アナログ放送終了から6日 町には“砂嵐”が吹きすさんでいる

729日午後、訪問診療だ。今日も暑い。今日は11軒を訪問したが。4時間半かかった。調子の悪い人が多く、検査や点滴・処置に時間がかかった。
そのうち2軒が独居の方であったが、2軒とも地デジ対応ができていなかった。今日だけに限れば、地デジ未対応率18%だ。

画面の砂嵐 右の小さなボックスがチューナー
小林さん。男性。85歳。難聴があるため、いつもは家の外まで聞こえる程の大音量でテレビをつけている。ところが今日はテレビの音が聞こえない。何か変わったことでもあったのかと思いあわてて家の中に入った。部屋のなかで転寝をしていた。私にきづいて起きだした。テレビはどうしたのと聞くと、「やかましいから見ない」と言う。テレビの横を見ると地デジチューナーが設置されていた。昨日、電気屋が来てチューナーをつけてくれたがうまくいかないとのことである。テレビのスイッチを入れると画面には“砂嵐”が舞っていた。25日に訪問した足立さんもチューナーは手に入ったが自分では設置できないと投げ出していた。

画面の砂嵐
安井さん。女性。81歳。訪問するといつもはテレビなのに今日はラジオをかけていた。まだチューナーの準備もできていない。テレビはどうするのと聞くと、「テレビはいいんです。もともとスポーツしか見ていなかったから」と言う。チューナーを設置する予定もないようだ。

地デジ難民は確かにいる。国の政策のため、先日まで見ることのできた私有財産のテレビを無用の長物にされた人がいる。「もういいんです」と言われるが。酷な話である。地デジ移行強行は憲法に定められた文化的生活を営む権利や財産権の侵害である。

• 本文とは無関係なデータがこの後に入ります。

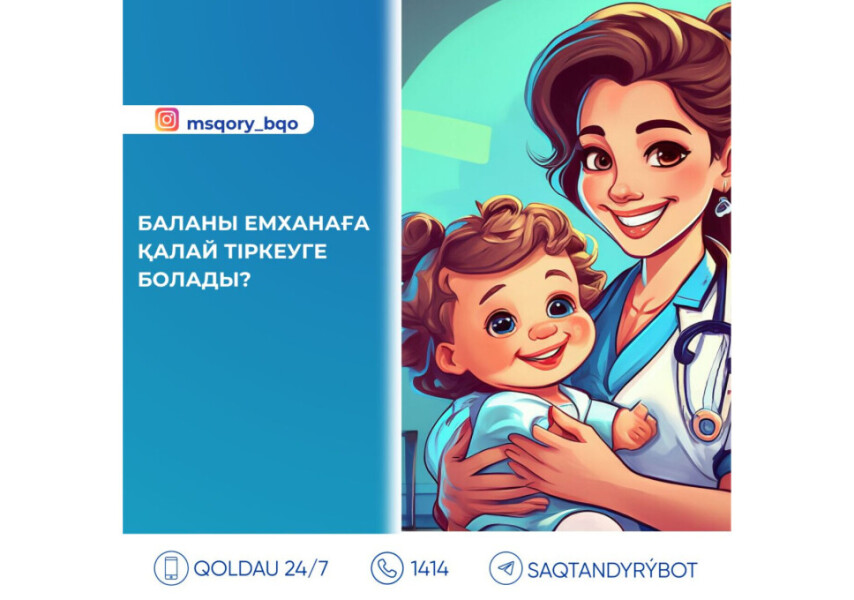 msqory_bqo

БАЛАНЫ ЕМХАНАҒА ҚАЛАЙ ТІРКЕУГЕ БОЛАДЫ?

QOLDAU 24/7 1414 SAQTANDYRÝBOT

25条 すべて国民は、健康で文化的な最低限度の生活を営む権利を有する。
29条 財産権は、これを侵してはならない。

難民を出さないためにもう少し丁寧な対策をうつことができたと思う。町の角々には地デジ移行ができないテレビの砂嵐が吹きすさんでいる。早急に実態を把握し対策をうつことを切望する。